Ingenuity

Ingenuity

Ever hear about the Egg of Columbus?

Columbus was dining with many Spanish nobles when one of them said: ‘Sir Christopher, even if your lordship had not discovered the Indies (America), there would have been, here in Spain which is a country abundant with great men knowledgeable in cosmography and literature, one who would have started a similar adventure with the same result.’ Columbus did not respond to these words but asked for a whole egg to be brought to him. He placed it on the table and said: ‘My lords, I will lay a wager with any of you that you are unable to make this egg stand on its end like I will do without any kind of help or aid.’ They all tried without success and when the egg returned to Columbus, he tapped it gently on the table breaking it slightly and, with this, the egg stood on its end. All those present were confounded and understood what he meant: that once the feat has been done, anyone knows how to do it. (Girolamo Benzoni, History of the New World, 1565.)

Why is it that some of us think imaginatively and others do not?
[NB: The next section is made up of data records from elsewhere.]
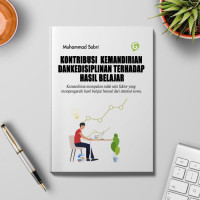 Kontribusi Kemandirian dan Kedisiplinan Terhadap Hasil Belajar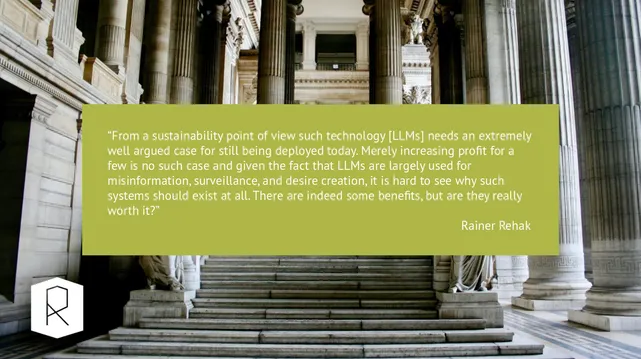 “From a sustainability point of view such technology [LLMs] needs an extremely well argued case for still being deployed today. Merely increasing profit for a few is no such case and given the fact that LLMs are largely used for misinformation, surveillance, and desire creation, it is hard to see why such systems should exist at all. There are indeed some benefits, but are they really worth it?”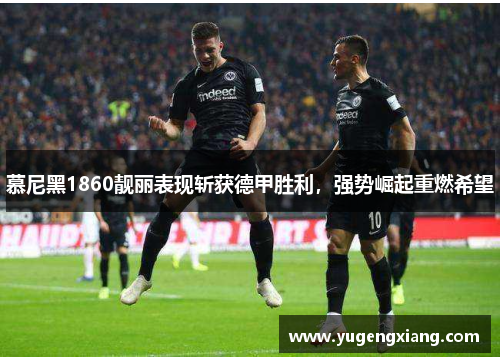 慕尼黑1860靓丽表现斩获德甲胜利，强势崛起重燃希望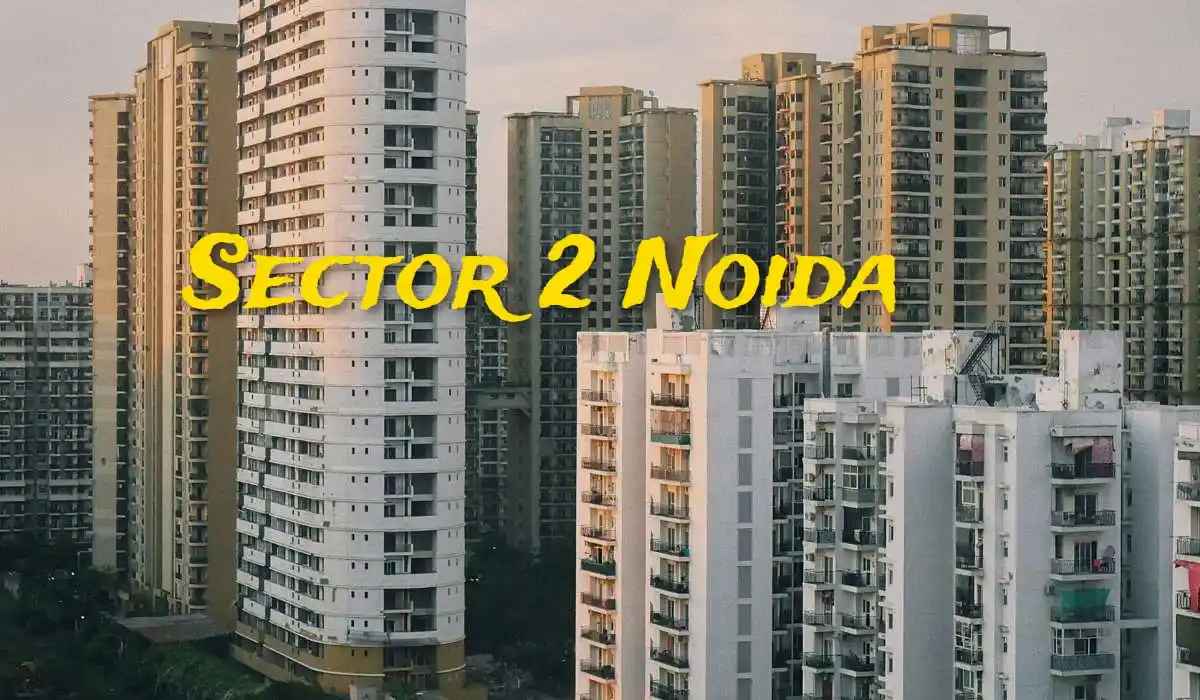Sector 2 Noida – Prime Commercial & Residential Area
If your life is one of eking out a living in severe poverty, ok…, understandable. But for most people in developed nations this is a somber query. Is there a relationship between doing what you’re told, playing by the rules, living up to someone’s expectations of you, and non-creative thinking? Or is it our fear of being wrong, or fear of making a mistake that causes too many of us to think inside the box, exclusively?
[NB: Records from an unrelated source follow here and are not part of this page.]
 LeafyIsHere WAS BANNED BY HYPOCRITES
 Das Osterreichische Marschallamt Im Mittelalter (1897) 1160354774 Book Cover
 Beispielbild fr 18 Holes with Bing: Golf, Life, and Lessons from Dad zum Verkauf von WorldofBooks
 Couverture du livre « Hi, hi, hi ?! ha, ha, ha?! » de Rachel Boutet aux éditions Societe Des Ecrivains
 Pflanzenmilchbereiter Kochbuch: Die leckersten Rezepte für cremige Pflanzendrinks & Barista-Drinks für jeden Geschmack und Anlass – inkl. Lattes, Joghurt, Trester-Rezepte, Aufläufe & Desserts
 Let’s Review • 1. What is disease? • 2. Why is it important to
It’s time we started thinking innovatively about, well, everything. Government agencies working together, a North American Economic Union, multi-purpose religious centers (Jews, Muslims & Christians using the same facility), then let our communities use it as a Country Club or Counseling Center in the afternoon or during the week. Or what about local families providing one meal a week through a delivery service for those going through tough times. Maybe even military personnel providing security for Banks & Day-Care Centers! Remember Johannes Gutenberg (printing press), Eli Whitney (cotton gin), Thomas Edison (electric light bulb), Marie Currie (radioactive elements), the Wright brothers (powered flight), Clarence Birdseye (frozen foods), Alexander Fleming (penicillin), Ralph Schneider (credit card), Stephanie Kwolek (Kevlar) Martin Cooper (cell phone), Steve Jobs (Apple), Bill Gates (Microsoft), Ray Fuller (Prozac).

So take that eccentric, whimsical idea tucked away in the back of your head or hiding in the back of your desk drawer— get it out, work on it. You may be the one person to discover, even to create a solution which no one else has thought of. Each of us has more God-given gifts than we will ever use; so go gentle with that egg.